東洋経済オンライン / 2019年12月31日 8時0分

台風19号による大雨で水に漬かった新幹線の車両=10月13日、長野市赤沼(写真:共同通信)

平成最後の年、そして新元号「令和」最初の年となった2019年。今年の鉄道界は「相鉄・JR直通線」開業などの明るい話題がある一方で、事故や10月の台風19号による被害などのニュースも目立った。2019年も今日で終わり。数々の出来事から10点を選び、この1年を振り返る。

■自然災害の影響深刻

1) 台風19号、各地の鉄道に深い爪痕

10月12日から13日にかけて東日本を直撃し、各地に大きな被害をもたらした台風19号。鉄道も各地で被災し、とくに長野新幹線車両センター(長野市)の浸水で水没した北陸新幹線車両の姿は全国に衝撃を与えた。

北陸新幹線は全車両の3分の1にあたる10編成120両が同センターで浸水。被災したJR東日本のE7系8編成、JR西日本のW7系2編成は廃車が決まった。車両不足によるダイヤへの影響は続いており、この年末年始の運転本数は前年比で約1割減っている。全面的な復旧は2020年春のダイヤ改正時となる。
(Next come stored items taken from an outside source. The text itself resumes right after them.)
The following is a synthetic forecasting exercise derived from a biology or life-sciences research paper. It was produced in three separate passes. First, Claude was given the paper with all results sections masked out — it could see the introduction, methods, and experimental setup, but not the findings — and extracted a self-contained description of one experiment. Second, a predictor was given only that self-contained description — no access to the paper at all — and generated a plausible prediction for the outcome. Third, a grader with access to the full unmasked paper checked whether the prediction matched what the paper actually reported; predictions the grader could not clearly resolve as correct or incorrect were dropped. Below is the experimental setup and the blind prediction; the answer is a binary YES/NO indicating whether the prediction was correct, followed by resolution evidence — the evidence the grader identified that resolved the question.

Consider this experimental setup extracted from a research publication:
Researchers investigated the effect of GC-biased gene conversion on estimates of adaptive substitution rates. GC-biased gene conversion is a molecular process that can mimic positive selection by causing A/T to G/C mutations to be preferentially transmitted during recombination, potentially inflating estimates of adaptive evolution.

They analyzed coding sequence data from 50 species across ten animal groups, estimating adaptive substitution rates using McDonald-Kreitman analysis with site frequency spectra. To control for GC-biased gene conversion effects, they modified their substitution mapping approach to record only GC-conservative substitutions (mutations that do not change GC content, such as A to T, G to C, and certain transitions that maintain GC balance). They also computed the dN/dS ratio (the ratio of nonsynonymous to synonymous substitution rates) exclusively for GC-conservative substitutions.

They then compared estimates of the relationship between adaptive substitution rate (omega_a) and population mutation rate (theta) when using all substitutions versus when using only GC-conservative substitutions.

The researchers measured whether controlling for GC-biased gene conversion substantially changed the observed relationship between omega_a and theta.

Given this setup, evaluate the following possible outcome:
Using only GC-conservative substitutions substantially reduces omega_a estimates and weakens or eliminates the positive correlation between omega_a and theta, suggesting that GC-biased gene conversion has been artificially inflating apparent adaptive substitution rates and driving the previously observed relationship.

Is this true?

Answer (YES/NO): NO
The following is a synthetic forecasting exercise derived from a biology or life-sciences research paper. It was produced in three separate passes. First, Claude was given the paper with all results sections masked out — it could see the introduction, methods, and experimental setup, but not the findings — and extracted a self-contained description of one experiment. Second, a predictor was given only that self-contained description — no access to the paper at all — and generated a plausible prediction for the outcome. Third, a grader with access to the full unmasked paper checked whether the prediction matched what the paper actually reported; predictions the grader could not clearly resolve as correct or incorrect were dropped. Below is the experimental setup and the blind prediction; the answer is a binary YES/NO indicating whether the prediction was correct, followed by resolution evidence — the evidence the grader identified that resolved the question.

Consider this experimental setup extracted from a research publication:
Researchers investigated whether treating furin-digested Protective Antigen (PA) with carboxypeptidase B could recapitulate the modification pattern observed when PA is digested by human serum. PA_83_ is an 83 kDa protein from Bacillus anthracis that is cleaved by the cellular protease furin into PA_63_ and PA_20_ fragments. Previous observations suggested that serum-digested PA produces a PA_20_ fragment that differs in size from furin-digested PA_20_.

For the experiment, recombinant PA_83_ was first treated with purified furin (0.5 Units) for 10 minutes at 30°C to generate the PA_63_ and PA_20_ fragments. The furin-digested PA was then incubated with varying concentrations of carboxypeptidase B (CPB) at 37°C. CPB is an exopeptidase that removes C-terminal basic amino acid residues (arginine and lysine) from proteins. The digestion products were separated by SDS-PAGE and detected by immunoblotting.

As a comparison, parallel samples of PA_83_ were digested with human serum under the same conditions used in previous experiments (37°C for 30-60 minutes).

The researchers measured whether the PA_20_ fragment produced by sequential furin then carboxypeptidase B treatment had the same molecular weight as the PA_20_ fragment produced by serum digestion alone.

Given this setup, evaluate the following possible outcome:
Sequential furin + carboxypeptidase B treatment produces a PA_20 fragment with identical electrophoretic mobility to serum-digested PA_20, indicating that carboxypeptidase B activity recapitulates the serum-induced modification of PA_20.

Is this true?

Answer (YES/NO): NO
在来線や私鉄各線も大きな被害を受け、現在も複数の路線で不通が続く。JR東日本は、吾妻線の長野原草津口―大前間(群馬県)、水郡線の西金―常陸大子間(茨城県)で、現在も運転を見合わせている。吾妻線は2020年2月末に再開の予定だが、水郡線の不通区間は橋が流されており、復旧には相当の時間がかかる見込みだ。

今年3月に東日本大震災以来不通となっていたJR山田線の釜石―宮古間を引き継ぎ、従来の路線と合わせて「リアス線」として全線開業したばかりの三陸鉄道(岩手県)も各所で被災。現在も一部区間が運休しており、2020年3月中の全線再開を目指して復旧作業が続く。東北地方ではこのほか、宮城県と福島県にまたがって走る第三セクターの阿武隈急行も県境の丸森―富野間が不通のままだ。

線路への土砂流入や橋の流出など甚大な被害を受けた箱根登山鉄道(神奈川県)は、箱根湯本―強羅間の再開が2020年秋ごろとなる見込み。千曲川の堤防決壊で橋が崩落した上田電鉄(長野県)は、2021年春ごろの全線再開を目指している。このほか、10月25日の記録的豪雨による被害で小湊鉄道(千葉県)も一部区間不通が続いている。

■悲願の都心直通が始まる

2) 相鉄・JR直通線開業

首都圏の大手私鉄の中で唯一、東京都心に乗り入れていなかった相模鉄道(相鉄)。11月30日、相鉄本線の西谷とJR線を結ぶ「相鉄・JR直通線」が開業、JRとの相互直通運転によってついに悲願の都心乗り入れを果たした。